§ **PAGE**:
++++++

Algeciras (Cádiz).- The mayor of Algeciras (Cádiz) and president of the Senate Foreign Affairs Committee, José Ignacio Landaluce (PP), has lamented that the agreement on Gibraltar “remains a secret” and that the Campo de Gibraltar region is “the stone guest in the negotiations”.
Landaluce made these statements in a statement referring to an “informal conversation” revealed between the Chief Minister of Gibraltar, Fabian Picardo, and the Attorney General of the British colony, Michael Llamas, in which both discuss the document of the future treaty.
“Our suspicions are confirmed that the truth about the Gibraltar agreement will continue to be a secret for those of us who share territory day by day, and it is also confirmed that the Campo de Gibraltar region is the stone guest in the negotiations,” Landaluce asserted.
The mayor and senator recalled the multiple occasions on which the region has been demanding to know the content, first of the “political agreement” and then of the progress that may have been made in drafting the agreement itself.

++++++

§ **TASK 1**:
According to the article on the Gibraltar agreement, what position does José Ignacio Landaluce hold in the Senate?

++++++

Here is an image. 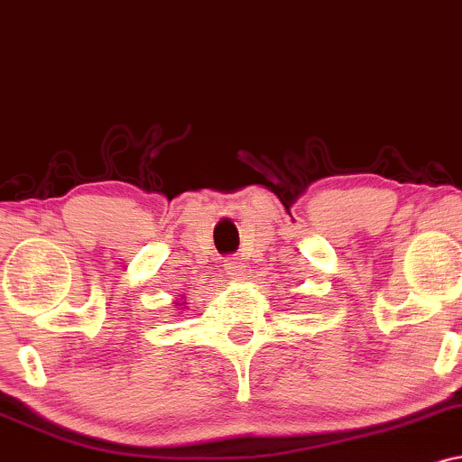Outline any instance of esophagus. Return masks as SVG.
Returning <instances> with one entry per match:
<instances>
[{"label":"esophagus","instance_id":"34e87169","mask_svg":"<svg viewBox=\"0 0 462 462\" xmlns=\"http://www.w3.org/2000/svg\"><path fill=\"white\" fill-rule=\"evenodd\" d=\"M225 273L231 276V279H242L244 276V263L240 262V259L237 257H229V259H225Z\"/></svg>","mask_w":462,"mask_h":462}]
</instances>
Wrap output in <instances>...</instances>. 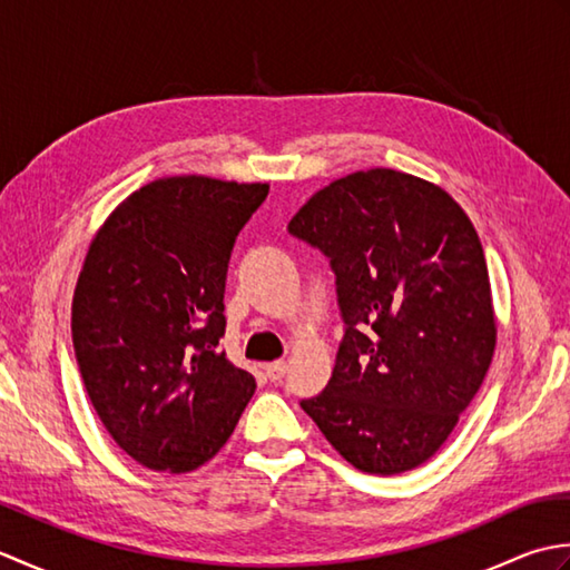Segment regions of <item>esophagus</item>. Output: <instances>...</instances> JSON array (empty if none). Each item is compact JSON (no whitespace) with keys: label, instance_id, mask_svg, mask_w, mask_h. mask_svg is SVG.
I'll return each instance as SVG.
<instances>
[{"label":"esophagus","instance_id":"1","mask_svg":"<svg viewBox=\"0 0 570 570\" xmlns=\"http://www.w3.org/2000/svg\"><path fill=\"white\" fill-rule=\"evenodd\" d=\"M286 370H288V365L284 360H276V362H269V365L264 367V372H266V377H269L272 382H278L286 374Z\"/></svg>","mask_w":570,"mask_h":570}]
</instances>
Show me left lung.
<instances>
[{
	"instance_id": "8db88e82",
	"label": "left lung",
	"mask_w": 570,
	"mask_h": 570,
	"mask_svg": "<svg viewBox=\"0 0 570 570\" xmlns=\"http://www.w3.org/2000/svg\"><path fill=\"white\" fill-rule=\"evenodd\" d=\"M288 233L328 257L345 323L333 377L301 409L362 472L426 463L478 394L498 337L470 217L429 180L370 168L318 190Z\"/></svg>"
}]
</instances>
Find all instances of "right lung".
Segmentation results:
<instances>
[{"label":"right lung","instance_id":"obj_1","mask_svg":"<svg viewBox=\"0 0 570 570\" xmlns=\"http://www.w3.org/2000/svg\"><path fill=\"white\" fill-rule=\"evenodd\" d=\"M266 193V184L159 178L92 239L72 296V347L105 429L144 468L203 465L257 390L220 337L229 254Z\"/></svg>","mask_w":570,"mask_h":570}]
</instances>
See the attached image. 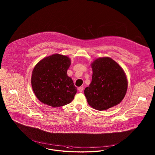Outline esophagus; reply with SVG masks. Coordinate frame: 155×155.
<instances>
[{"label": "esophagus", "instance_id": "1", "mask_svg": "<svg viewBox=\"0 0 155 155\" xmlns=\"http://www.w3.org/2000/svg\"><path fill=\"white\" fill-rule=\"evenodd\" d=\"M83 89H84V88H83L82 87H79V88H78V91H79L80 92H82Z\"/></svg>", "mask_w": 155, "mask_h": 155}]
</instances>
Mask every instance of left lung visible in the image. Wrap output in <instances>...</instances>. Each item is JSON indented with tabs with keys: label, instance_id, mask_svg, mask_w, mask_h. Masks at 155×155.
<instances>
[{
	"label": "left lung",
	"instance_id": "1",
	"mask_svg": "<svg viewBox=\"0 0 155 155\" xmlns=\"http://www.w3.org/2000/svg\"><path fill=\"white\" fill-rule=\"evenodd\" d=\"M91 67L92 81L84 90L89 104L100 111L117 105L124 99L128 87L123 68L108 57L96 59Z\"/></svg>",
	"mask_w": 155,
	"mask_h": 155
}]
</instances>
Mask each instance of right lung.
Here are the masks:
<instances>
[{
  "mask_svg": "<svg viewBox=\"0 0 155 155\" xmlns=\"http://www.w3.org/2000/svg\"><path fill=\"white\" fill-rule=\"evenodd\" d=\"M70 64L68 57L59 54L46 57L37 63L32 73L31 85L41 102L58 107L74 99L77 88L67 74Z\"/></svg>",
  "mask_w": 155,
  "mask_h": 155,
  "instance_id": "add662e5",
  "label": "right lung"
}]
</instances>
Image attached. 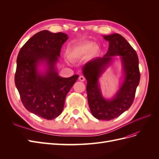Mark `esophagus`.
Masks as SVG:
<instances>
[{
    "mask_svg": "<svg viewBox=\"0 0 159 159\" xmlns=\"http://www.w3.org/2000/svg\"><path fill=\"white\" fill-rule=\"evenodd\" d=\"M79 80L81 81H84L85 78H84V77L83 75H80V78H79Z\"/></svg>",
    "mask_w": 159,
    "mask_h": 159,
    "instance_id": "obj_1",
    "label": "esophagus"
}]
</instances>
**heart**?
Listing matches in <instances>:
<instances>
[{
  "label": "heart",
  "instance_id": "obj_1",
  "mask_svg": "<svg viewBox=\"0 0 159 159\" xmlns=\"http://www.w3.org/2000/svg\"><path fill=\"white\" fill-rule=\"evenodd\" d=\"M99 51V48L94 46L93 42H85L70 48L68 50V55L70 59L76 60L82 58L87 55L91 57L97 56Z\"/></svg>",
  "mask_w": 159,
  "mask_h": 159
}]
</instances>
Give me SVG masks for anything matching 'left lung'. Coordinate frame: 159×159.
I'll return each instance as SVG.
<instances>
[{
  "mask_svg": "<svg viewBox=\"0 0 159 159\" xmlns=\"http://www.w3.org/2000/svg\"><path fill=\"white\" fill-rule=\"evenodd\" d=\"M103 38L109 42L107 54L87 62L82 72L88 82L86 90L91 114L98 119L109 121L119 117L131 106L140 81V71L136 51L121 35L113 34L103 36ZM115 55L121 56L125 78L115 97L106 100L100 92L98 78L111 62L112 56Z\"/></svg>",
  "mask_w": 159,
  "mask_h": 159,
  "instance_id": "1",
  "label": "left lung"
}]
</instances>
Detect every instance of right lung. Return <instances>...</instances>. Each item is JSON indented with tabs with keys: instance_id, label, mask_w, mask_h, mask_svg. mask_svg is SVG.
Here are the masks:
<instances>
[{
	"instance_id": "1",
	"label": "right lung",
	"mask_w": 159,
	"mask_h": 159,
	"mask_svg": "<svg viewBox=\"0 0 159 159\" xmlns=\"http://www.w3.org/2000/svg\"><path fill=\"white\" fill-rule=\"evenodd\" d=\"M68 39L66 34L42 30L31 37L18 54L14 81L22 104L30 112L48 120L61 113L66 95L79 77L61 78L55 68ZM43 63L47 71L40 72L37 67Z\"/></svg>"
}]
</instances>
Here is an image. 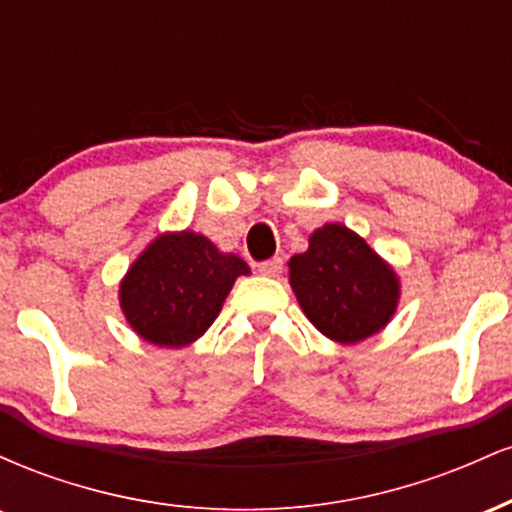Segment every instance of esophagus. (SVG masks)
<instances>
[{
    "mask_svg": "<svg viewBox=\"0 0 512 512\" xmlns=\"http://www.w3.org/2000/svg\"><path fill=\"white\" fill-rule=\"evenodd\" d=\"M257 269H260V274L264 276H279L281 269H284V260H281V257H272V260L262 262Z\"/></svg>",
    "mask_w": 512,
    "mask_h": 512,
    "instance_id": "esophagus-1",
    "label": "esophagus"
}]
</instances>
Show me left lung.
Instances as JSON below:
<instances>
[{"label": "left lung", "mask_w": 512, "mask_h": 512, "mask_svg": "<svg viewBox=\"0 0 512 512\" xmlns=\"http://www.w3.org/2000/svg\"><path fill=\"white\" fill-rule=\"evenodd\" d=\"M289 267L303 313L334 342H361L383 330L395 313V272L346 226L317 228L310 248L293 255Z\"/></svg>", "instance_id": "8db88e82"}]
</instances>
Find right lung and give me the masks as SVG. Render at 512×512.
I'll return each mask as SVG.
<instances>
[{
  "label": "right lung",
  "instance_id": "obj_1",
  "mask_svg": "<svg viewBox=\"0 0 512 512\" xmlns=\"http://www.w3.org/2000/svg\"><path fill=\"white\" fill-rule=\"evenodd\" d=\"M248 264L223 255L192 231L156 238L120 284V305L132 330L156 346L192 344L209 330Z\"/></svg>",
  "mask_w": 512,
  "mask_h": 512
}]
</instances>
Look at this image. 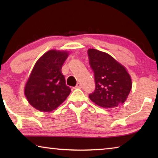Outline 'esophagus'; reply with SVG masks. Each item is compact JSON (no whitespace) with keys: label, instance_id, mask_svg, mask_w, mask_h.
I'll use <instances>...</instances> for the list:
<instances>
[{"label":"esophagus","instance_id":"1","mask_svg":"<svg viewBox=\"0 0 158 158\" xmlns=\"http://www.w3.org/2000/svg\"><path fill=\"white\" fill-rule=\"evenodd\" d=\"M80 88H81V84H80L79 83H78V84H77L76 85V86L74 87V89H80Z\"/></svg>","mask_w":158,"mask_h":158}]
</instances>
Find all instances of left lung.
I'll return each instance as SVG.
<instances>
[{
  "label": "left lung",
  "instance_id": "8db88e82",
  "mask_svg": "<svg viewBox=\"0 0 158 158\" xmlns=\"http://www.w3.org/2000/svg\"><path fill=\"white\" fill-rule=\"evenodd\" d=\"M89 64L94 73L95 89L89 98L105 108L123 104L132 89V80L124 68L108 53L95 49L88 50Z\"/></svg>",
  "mask_w": 158,
  "mask_h": 158
}]
</instances>
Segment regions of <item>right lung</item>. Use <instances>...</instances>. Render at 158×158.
Listing matches in <instances>:
<instances>
[{
  "label": "right lung",
  "mask_w": 158,
  "mask_h": 158,
  "mask_svg": "<svg viewBox=\"0 0 158 158\" xmlns=\"http://www.w3.org/2000/svg\"><path fill=\"white\" fill-rule=\"evenodd\" d=\"M69 53L50 50L39 58L26 82L24 93L28 102L41 111L59 106L71 92L61 68Z\"/></svg>",
  "instance_id": "right-lung-1"
}]
</instances>
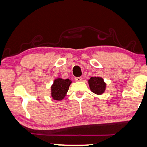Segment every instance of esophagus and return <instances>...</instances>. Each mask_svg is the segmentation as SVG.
I'll return each instance as SVG.
<instances>
[{"mask_svg":"<svg viewBox=\"0 0 147 147\" xmlns=\"http://www.w3.org/2000/svg\"><path fill=\"white\" fill-rule=\"evenodd\" d=\"M75 80L76 82H80L82 80V77H76L75 78Z\"/></svg>","mask_w":147,"mask_h":147,"instance_id":"1","label":"esophagus"}]
</instances>
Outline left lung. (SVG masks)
<instances>
[{"instance_id": "8db88e82", "label": "left lung", "mask_w": 147, "mask_h": 147, "mask_svg": "<svg viewBox=\"0 0 147 147\" xmlns=\"http://www.w3.org/2000/svg\"><path fill=\"white\" fill-rule=\"evenodd\" d=\"M90 90L96 94H102L106 88V83L100 77H91L88 80Z\"/></svg>"}]
</instances>
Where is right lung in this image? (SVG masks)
I'll list each match as a JSON object with an SVG mask.
<instances>
[{
    "instance_id": "right-lung-1",
    "label": "right lung",
    "mask_w": 147,
    "mask_h": 147,
    "mask_svg": "<svg viewBox=\"0 0 147 147\" xmlns=\"http://www.w3.org/2000/svg\"><path fill=\"white\" fill-rule=\"evenodd\" d=\"M71 81L69 79L57 78L51 86V96L54 100H61L66 96Z\"/></svg>"
}]
</instances>
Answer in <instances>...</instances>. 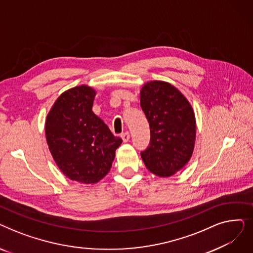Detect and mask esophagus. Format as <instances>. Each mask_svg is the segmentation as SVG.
<instances>
[{"mask_svg":"<svg viewBox=\"0 0 253 253\" xmlns=\"http://www.w3.org/2000/svg\"><path fill=\"white\" fill-rule=\"evenodd\" d=\"M121 138L123 139V141H124V142H127V141L130 139V134H129V132H128V131H126V132H124V133H122V134H121Z\"/></svg>","mask_w":253,"mask_h":253,"instance_id":"1","label":"esophagus"}]
</instances>
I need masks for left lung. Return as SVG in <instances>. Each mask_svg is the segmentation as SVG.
Instances as JSON below:
<instances>
[{"label":"left lung","instance_id":"left-lung-1","mask_svg":"<svg viewBox=\"0 0 253 253\" xmlns=\"http://www.w3.org/2000/svg\"><path fill=\"white\" fill-rule=\"evenodd\" d=\"M140 105L151 130L150 144L140 153L154 174L168 177L189 162L196 139L195 114L174 86L151 81L140 91Z\"/></svg>","mask_w":253,"mask_h":253}]
</instances>
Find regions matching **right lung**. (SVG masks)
Segmentation results:
<instances>
[{
	"label": "right lung",
	"instance_id": "right-lung-1",
	"mask_svg": "<svg viewBox=\"0 0 253 253\" xmlns=\"http://www.w3.org/2000/svg\"><path fill=\"white\" fill-rule=\"evenodd\" d=\"M95 91L82 85L63 92L53 104L45 125L51 155L72 180L95 183L110 171L122 139L92 112Z\"/></svg>",
	"mask_w": 253,
	"mask_h": 253
}]
</instances>
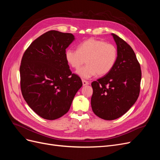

++++++

§ **TASK 2**:
How many lines of the entries contain the string "matching"? Give only the number.

§ **RESPONSE 1**:
He is president of the Senate Foreign Affairs Committee.

§ **RESPONSE 2**:
2